- _Travail à faire_
Recopiez les données en commençant à la ligne qui contient « Is pixel 551 » et en vous arrêtant après celle qui contient « 16200 centimetres ». Substituez-y « observer » à « camera » sans rien modifier d'autre, et n'incluez pas les images.

··· Données de l'exercice ···

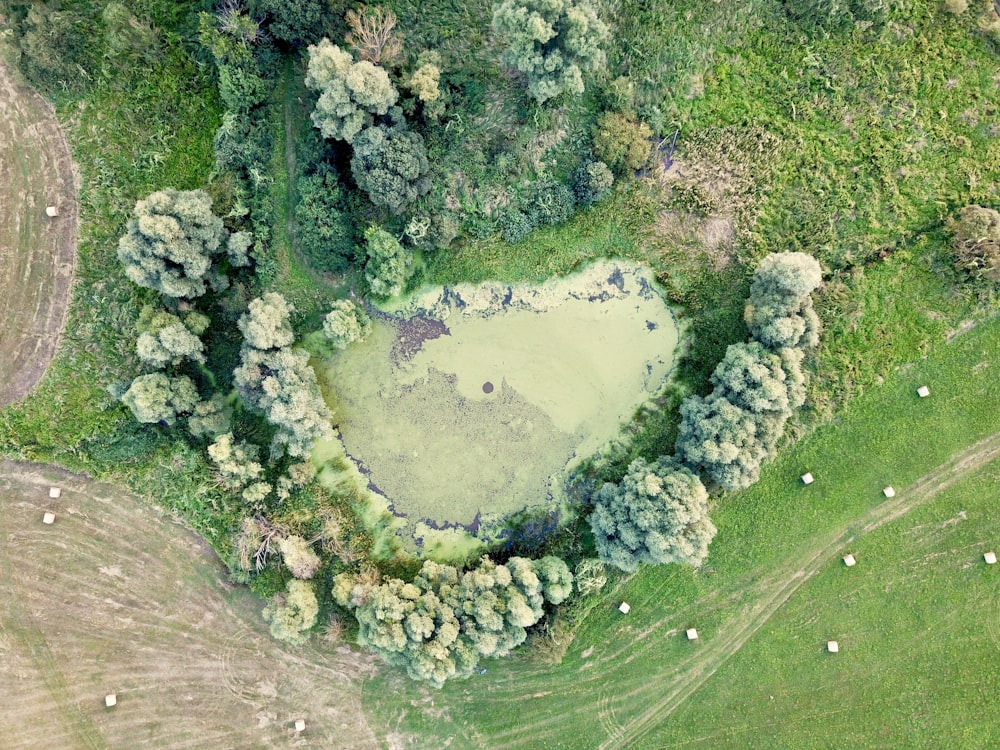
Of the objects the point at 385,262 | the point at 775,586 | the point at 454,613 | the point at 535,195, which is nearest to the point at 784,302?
the point at 535,195

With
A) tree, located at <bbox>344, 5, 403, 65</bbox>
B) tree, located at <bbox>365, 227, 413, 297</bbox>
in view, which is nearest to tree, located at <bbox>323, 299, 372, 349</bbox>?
tree, located at <bbox>365, 227, 413, 297</bbox>

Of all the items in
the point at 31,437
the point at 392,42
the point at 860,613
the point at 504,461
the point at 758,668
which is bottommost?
the point at 31,437

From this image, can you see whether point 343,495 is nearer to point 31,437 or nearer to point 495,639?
point 495,639

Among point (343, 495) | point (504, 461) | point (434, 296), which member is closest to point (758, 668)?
point (504, 461)

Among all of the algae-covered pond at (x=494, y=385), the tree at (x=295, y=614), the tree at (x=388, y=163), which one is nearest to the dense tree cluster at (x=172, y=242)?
the tree at (x=388, y=163)

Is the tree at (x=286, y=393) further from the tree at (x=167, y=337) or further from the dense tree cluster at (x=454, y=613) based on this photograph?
the dense tree cluster at (x=454, y=613)

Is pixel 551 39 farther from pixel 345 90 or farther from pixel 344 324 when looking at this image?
pixel 344 324
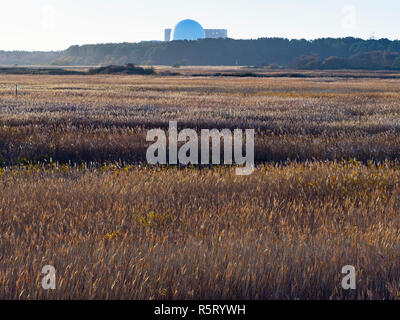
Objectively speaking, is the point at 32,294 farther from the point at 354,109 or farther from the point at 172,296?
the point at 354,109

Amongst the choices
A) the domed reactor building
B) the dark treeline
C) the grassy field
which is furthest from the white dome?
the grassy field

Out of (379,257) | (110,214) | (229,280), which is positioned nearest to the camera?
(229,280)

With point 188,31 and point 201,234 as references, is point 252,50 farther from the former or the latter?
point 201,234

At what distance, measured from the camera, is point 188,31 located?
16200 centimetres

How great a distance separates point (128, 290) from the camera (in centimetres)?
339

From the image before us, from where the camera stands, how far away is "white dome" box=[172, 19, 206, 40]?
158 meters

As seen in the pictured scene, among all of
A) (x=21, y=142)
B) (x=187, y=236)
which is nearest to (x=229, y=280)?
(x=187, y=236)

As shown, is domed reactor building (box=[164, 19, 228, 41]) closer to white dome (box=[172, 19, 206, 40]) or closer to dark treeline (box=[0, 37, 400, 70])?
white dome (box=[172, 19, 206, 40])

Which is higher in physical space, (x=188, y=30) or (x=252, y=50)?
(x=188, y=30)

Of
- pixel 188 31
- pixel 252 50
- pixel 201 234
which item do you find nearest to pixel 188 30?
pixel 188 31

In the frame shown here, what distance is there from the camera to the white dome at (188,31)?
158000 mm

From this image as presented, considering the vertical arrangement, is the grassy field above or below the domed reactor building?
below

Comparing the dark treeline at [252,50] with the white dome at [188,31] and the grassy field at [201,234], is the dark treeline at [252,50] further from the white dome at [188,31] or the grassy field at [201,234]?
the grassy field at [201,234]

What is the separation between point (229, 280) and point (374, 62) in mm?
128362
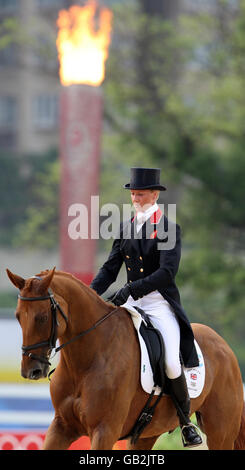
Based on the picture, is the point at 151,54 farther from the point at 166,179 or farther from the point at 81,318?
the point at 81,318

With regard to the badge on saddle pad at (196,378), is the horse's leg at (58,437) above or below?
below

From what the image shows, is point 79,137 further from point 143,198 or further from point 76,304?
point 76,304

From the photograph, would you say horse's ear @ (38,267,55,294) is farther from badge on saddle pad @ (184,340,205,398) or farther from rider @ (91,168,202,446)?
badge on saddle pad @ (184,340,205,398)

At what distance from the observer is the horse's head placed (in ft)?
13.5

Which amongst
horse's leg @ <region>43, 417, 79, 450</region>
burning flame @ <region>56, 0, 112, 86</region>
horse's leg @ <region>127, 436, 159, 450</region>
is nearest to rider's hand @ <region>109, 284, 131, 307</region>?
horse's leg @ <region>43, 417, 79, 450</region>

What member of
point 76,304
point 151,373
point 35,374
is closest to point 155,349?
point 151,373

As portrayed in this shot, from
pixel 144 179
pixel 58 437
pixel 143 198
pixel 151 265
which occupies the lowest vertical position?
pixel 58 437

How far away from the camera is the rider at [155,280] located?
4.77m

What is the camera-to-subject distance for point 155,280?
471 cm

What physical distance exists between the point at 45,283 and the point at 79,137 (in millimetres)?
6999

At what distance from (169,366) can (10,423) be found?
9.50 ft

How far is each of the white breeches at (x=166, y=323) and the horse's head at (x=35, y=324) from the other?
38.5 inches

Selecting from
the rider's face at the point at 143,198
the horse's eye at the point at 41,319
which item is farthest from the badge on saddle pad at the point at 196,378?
the horse's eye at the point at 41,319

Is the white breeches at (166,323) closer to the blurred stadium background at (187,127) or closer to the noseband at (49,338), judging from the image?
the noseband at (49,338)
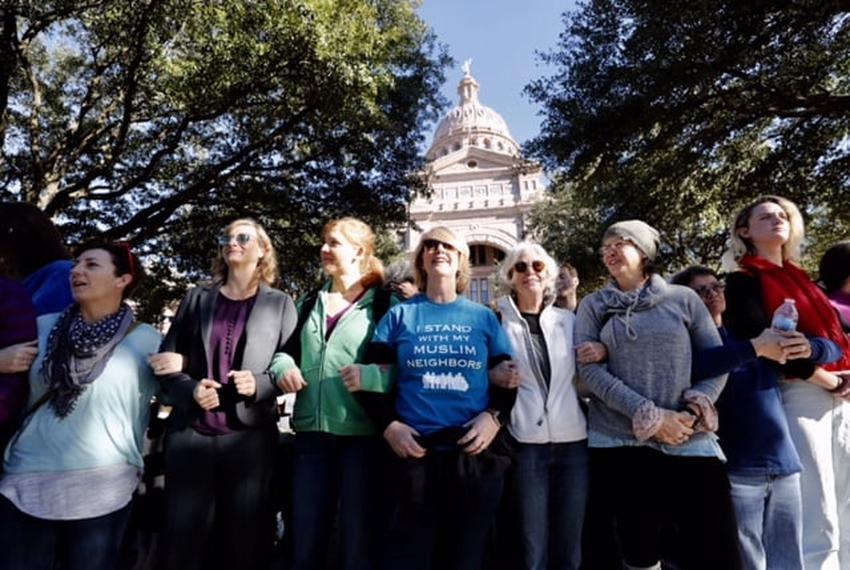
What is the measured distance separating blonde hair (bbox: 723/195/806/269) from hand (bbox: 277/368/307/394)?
247cm

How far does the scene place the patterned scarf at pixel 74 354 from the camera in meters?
2.18

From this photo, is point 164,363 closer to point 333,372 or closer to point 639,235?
point 333,372

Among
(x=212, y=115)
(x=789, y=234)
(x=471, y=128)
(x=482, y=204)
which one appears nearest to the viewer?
(x=789, y=234)

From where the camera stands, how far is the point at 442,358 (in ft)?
7.76

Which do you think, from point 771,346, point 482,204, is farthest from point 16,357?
point 482,204

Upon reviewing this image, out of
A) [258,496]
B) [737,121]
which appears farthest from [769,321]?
[737,121]

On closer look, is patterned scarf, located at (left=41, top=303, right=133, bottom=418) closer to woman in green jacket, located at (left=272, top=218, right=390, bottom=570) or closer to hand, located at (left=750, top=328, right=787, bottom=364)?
woman in green jacket, located at (left=272, top=218, right=390, bottom=570)

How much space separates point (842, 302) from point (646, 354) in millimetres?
1402

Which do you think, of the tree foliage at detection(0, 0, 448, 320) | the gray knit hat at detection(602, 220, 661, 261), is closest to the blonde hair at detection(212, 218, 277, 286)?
the gray knit hat at detection(602, 220, 661, 261)

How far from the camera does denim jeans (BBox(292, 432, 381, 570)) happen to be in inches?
94.3

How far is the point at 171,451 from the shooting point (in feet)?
7.57

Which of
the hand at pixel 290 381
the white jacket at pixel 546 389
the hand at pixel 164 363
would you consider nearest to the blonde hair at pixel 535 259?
the white jacket at pixel 546 389

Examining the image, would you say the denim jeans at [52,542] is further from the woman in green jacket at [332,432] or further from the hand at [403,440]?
the hand at [403,440]

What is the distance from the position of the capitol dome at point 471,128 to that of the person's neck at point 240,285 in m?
65.2
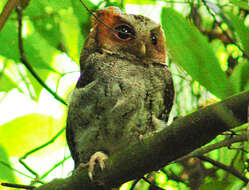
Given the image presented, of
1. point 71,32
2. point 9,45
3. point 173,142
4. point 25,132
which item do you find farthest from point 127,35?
point 173,142

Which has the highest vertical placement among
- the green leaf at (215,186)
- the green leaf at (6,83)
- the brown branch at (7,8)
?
the brown branch at (7,8)

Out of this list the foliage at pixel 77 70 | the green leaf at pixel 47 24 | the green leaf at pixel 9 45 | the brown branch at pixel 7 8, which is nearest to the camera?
the brown branch at pixel 7 8

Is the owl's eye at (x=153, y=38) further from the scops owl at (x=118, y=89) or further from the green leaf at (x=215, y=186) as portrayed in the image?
the green leaf at (x=215, y=186)

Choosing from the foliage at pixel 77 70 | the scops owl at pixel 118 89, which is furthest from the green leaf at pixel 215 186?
the scops owl at pixel 118 89

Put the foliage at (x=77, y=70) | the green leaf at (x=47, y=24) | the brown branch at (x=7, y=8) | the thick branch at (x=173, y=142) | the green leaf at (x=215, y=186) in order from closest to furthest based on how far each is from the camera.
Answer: the thick branch at (x=173, y=142) → the brown branch at (x=7, y=8) → the foliage at (x=77, y=70) → the green leaf at (x=215, y=186) → the green leaf at (x=47, y=24)

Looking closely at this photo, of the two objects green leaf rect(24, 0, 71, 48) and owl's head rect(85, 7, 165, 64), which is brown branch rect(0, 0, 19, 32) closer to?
owl's head rect(85, 7, 165, 64)

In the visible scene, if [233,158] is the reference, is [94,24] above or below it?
above

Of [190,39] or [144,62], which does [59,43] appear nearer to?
[144,62]

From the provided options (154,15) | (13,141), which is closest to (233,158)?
(154,15)
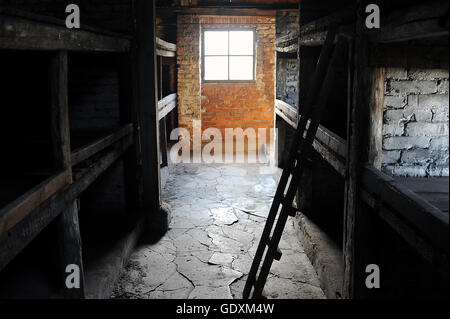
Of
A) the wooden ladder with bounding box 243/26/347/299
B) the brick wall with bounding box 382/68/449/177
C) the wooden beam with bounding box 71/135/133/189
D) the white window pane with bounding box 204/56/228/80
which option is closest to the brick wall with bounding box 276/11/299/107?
the white window pane with bounding box 204/56/228/80

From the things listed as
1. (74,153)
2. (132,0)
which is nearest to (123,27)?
(132,0)

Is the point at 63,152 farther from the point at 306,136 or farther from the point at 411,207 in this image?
the point at 411,207

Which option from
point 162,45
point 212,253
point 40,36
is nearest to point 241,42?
point 162,45

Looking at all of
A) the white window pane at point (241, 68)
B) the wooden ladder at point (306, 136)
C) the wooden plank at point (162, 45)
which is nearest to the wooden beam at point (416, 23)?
the wooden ladder at point (306, 136)

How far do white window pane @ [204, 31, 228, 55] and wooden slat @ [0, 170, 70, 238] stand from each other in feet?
23.4

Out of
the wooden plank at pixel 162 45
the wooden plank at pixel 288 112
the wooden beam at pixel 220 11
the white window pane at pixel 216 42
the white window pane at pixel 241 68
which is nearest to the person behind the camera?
the wooden plank at pixel 288 112

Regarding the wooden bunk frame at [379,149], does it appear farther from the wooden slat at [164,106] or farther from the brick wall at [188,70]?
the brick wall at [188,70]

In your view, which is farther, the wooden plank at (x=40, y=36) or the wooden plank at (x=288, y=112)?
the wooden plank at (x=288, y=112)

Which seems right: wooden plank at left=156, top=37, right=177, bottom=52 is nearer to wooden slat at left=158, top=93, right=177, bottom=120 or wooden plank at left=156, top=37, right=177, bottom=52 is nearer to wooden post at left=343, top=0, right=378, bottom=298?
wooden slat at left=158, top=93, right=177, bottom=120

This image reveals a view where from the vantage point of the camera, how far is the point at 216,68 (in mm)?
9312

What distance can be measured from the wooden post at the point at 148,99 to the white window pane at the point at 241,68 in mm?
4809

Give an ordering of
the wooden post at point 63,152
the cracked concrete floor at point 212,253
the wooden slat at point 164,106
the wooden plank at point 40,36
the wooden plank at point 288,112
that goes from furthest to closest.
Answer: the wooden slat at point 164,106 < the wooden plank at point 288,112 < the cracked concrete floor at point 212,253 < the wooden post at point 63,152 < the wooden plank at point 40,36

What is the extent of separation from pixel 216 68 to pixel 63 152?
715cm

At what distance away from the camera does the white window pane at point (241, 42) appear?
913cm
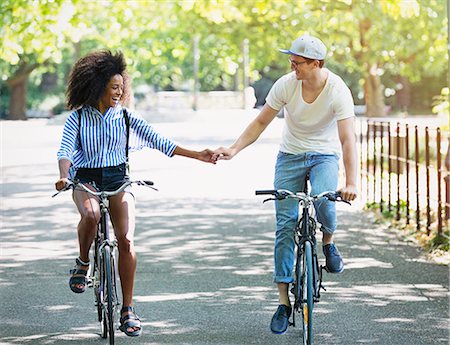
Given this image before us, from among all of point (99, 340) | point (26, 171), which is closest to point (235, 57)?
point (26, 171)

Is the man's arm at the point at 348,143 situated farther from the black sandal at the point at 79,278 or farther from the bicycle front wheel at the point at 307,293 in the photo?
the black sandal at the point at 79,278

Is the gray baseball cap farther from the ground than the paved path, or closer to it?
farther from the ground

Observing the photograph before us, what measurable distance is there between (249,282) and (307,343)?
3.03 meters

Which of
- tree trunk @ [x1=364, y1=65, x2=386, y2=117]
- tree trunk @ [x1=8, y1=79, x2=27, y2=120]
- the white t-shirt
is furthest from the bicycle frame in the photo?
tree trunk @ [x1=8, y1=79, x2=27, y2=120]

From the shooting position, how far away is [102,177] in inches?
305

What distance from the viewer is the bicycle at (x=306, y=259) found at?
7.39 m

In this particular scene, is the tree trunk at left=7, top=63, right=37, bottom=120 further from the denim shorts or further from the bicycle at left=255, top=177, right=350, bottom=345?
the bicycle at left=255, top=177, right=350, bottom=345

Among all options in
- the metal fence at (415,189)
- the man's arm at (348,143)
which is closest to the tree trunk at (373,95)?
the metal fence at (415,189)

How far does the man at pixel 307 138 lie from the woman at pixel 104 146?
2.99 ft

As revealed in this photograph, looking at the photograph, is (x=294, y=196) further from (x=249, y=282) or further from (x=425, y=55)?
(x=425, y=55)

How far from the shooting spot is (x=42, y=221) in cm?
1553

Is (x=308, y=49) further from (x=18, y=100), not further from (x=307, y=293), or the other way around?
(x=18, y=100)

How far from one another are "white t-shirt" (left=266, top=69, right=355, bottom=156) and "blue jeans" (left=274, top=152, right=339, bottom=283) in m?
0.06

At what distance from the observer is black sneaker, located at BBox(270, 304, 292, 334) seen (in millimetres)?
7863
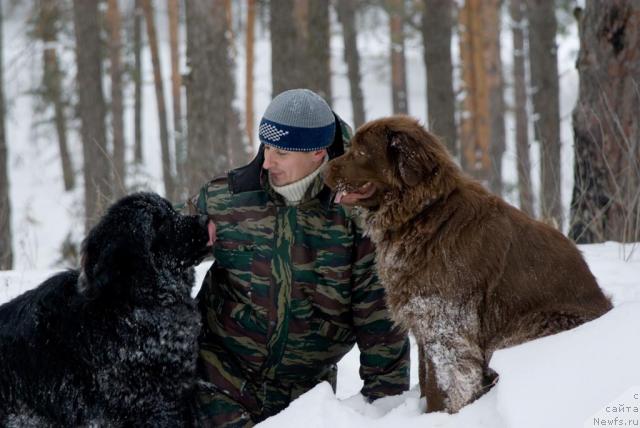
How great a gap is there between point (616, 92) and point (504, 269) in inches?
158

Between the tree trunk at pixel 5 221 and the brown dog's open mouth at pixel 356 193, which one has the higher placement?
the brown dog's open mouth at pixel 356 193

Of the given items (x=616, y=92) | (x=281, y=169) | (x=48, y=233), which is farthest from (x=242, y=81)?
(x=281, y=169)

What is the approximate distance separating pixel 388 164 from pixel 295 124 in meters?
0.55

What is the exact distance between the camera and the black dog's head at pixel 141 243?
135 inches

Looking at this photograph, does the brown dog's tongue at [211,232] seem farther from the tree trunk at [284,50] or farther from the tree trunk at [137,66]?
the tree trunk at [137,66]

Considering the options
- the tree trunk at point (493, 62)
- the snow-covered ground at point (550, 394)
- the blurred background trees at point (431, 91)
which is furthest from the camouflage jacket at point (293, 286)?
the tree trunk at point (493, 62)

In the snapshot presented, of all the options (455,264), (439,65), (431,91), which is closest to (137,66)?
(431,91)

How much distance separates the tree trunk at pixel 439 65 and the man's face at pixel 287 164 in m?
7.78

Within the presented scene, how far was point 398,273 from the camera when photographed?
3.38m

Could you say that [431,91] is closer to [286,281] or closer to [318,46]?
[318,46]

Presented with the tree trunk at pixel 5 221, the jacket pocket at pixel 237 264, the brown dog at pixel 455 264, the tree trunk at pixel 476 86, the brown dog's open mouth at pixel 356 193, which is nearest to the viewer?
the brown dog at pixel 455 264

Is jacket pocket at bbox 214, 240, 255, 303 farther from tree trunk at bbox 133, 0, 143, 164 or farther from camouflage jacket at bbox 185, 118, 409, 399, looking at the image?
tree trunk at bbox 133, 0, 143, 164

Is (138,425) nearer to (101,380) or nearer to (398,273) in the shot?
(101,380)

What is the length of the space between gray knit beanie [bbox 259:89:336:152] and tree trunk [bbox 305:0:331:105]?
9.13 m
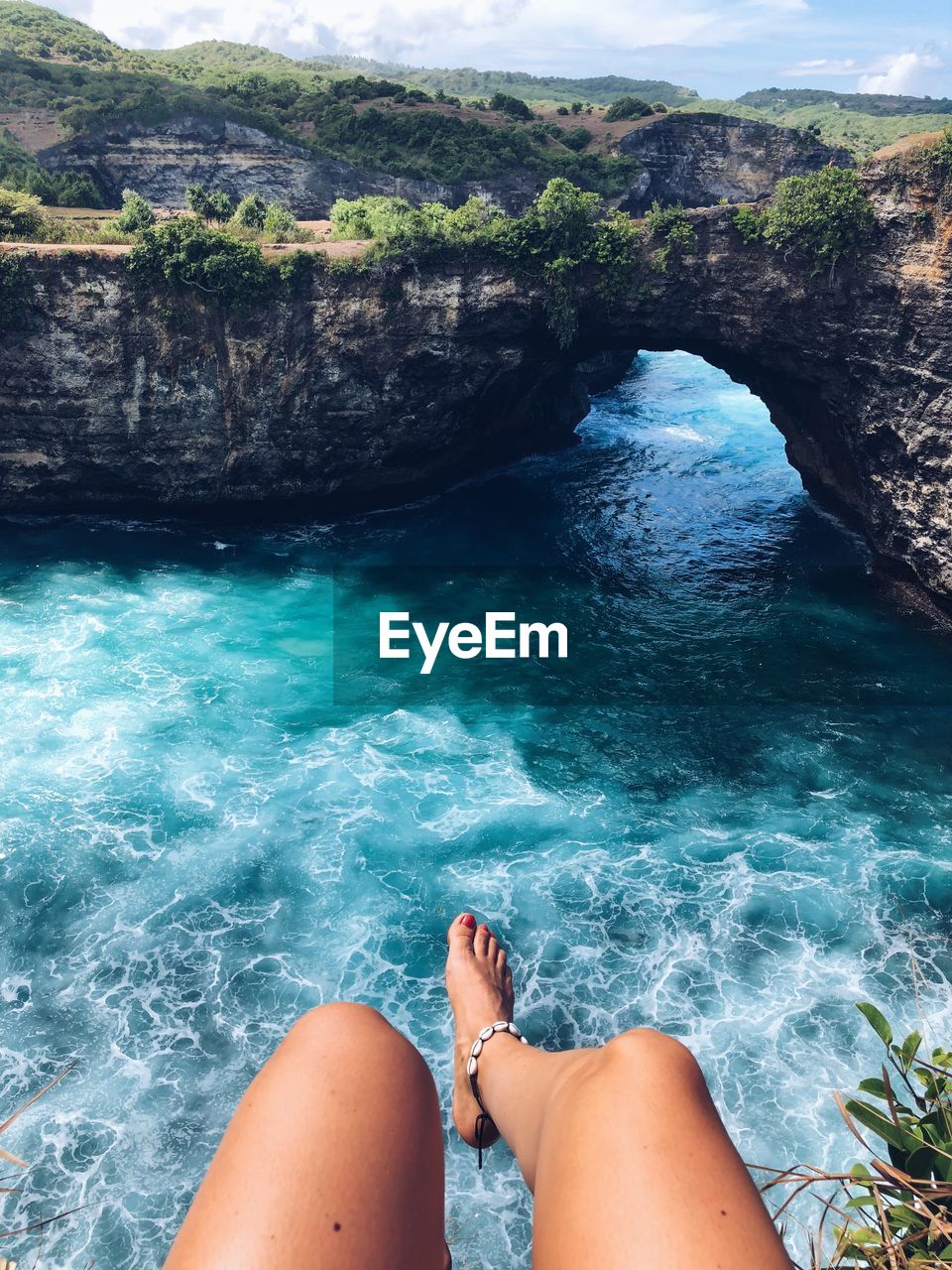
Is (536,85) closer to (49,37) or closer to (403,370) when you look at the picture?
(49,37)

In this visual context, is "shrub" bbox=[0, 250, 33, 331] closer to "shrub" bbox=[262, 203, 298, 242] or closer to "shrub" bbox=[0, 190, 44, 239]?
"shrub" bbox=[0, 190, 44, 239]

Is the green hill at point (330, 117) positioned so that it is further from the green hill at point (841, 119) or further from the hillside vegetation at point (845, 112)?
the hillside vegetation at point (845, 112)

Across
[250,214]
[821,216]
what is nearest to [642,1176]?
[821,216]

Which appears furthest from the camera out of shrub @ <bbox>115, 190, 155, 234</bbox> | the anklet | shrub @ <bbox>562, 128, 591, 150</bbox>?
shrub @ <bbox>562, 128, 591, 150</bbox>

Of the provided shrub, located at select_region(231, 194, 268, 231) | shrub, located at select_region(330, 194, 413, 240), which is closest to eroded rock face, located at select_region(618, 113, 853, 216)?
shrub, located at select_region(330, 194, 413, 240)

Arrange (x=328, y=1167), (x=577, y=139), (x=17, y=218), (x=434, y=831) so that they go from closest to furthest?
(x=328, y=1167), (x=434, y=831), (x=17, y=218), (x=577, y=139)

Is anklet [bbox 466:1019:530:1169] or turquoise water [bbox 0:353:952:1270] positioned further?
turquoise water [bbox 0:353:952:1270]

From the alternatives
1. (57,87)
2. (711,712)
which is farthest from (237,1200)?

···

- _Réponse rédigée_
Is pixel 551 39 farther from pixel 345 90 or farther from pixel 344 324 when looking at this image?
pixel 344 324
Objectively speaking, is the point at 32,294 farther from the point at 354,109 or farther from the point at 172,296?
the point at 354,109

Amongst the choices
A) the domed reactor building
B) the dark treeline
C) the grassy field
which is furthest from the white dome?
the grassy field

Out of (379,257) | (110,214) | (229,280), which is positioned nearest to the observer?
(229,280)

With point 188,31 and point 201,234 as references, is point 252,50 farther from the former or the latter?
point 201,234

At what distance, measured from the observer, is point 188,31 located?
16200 centimetres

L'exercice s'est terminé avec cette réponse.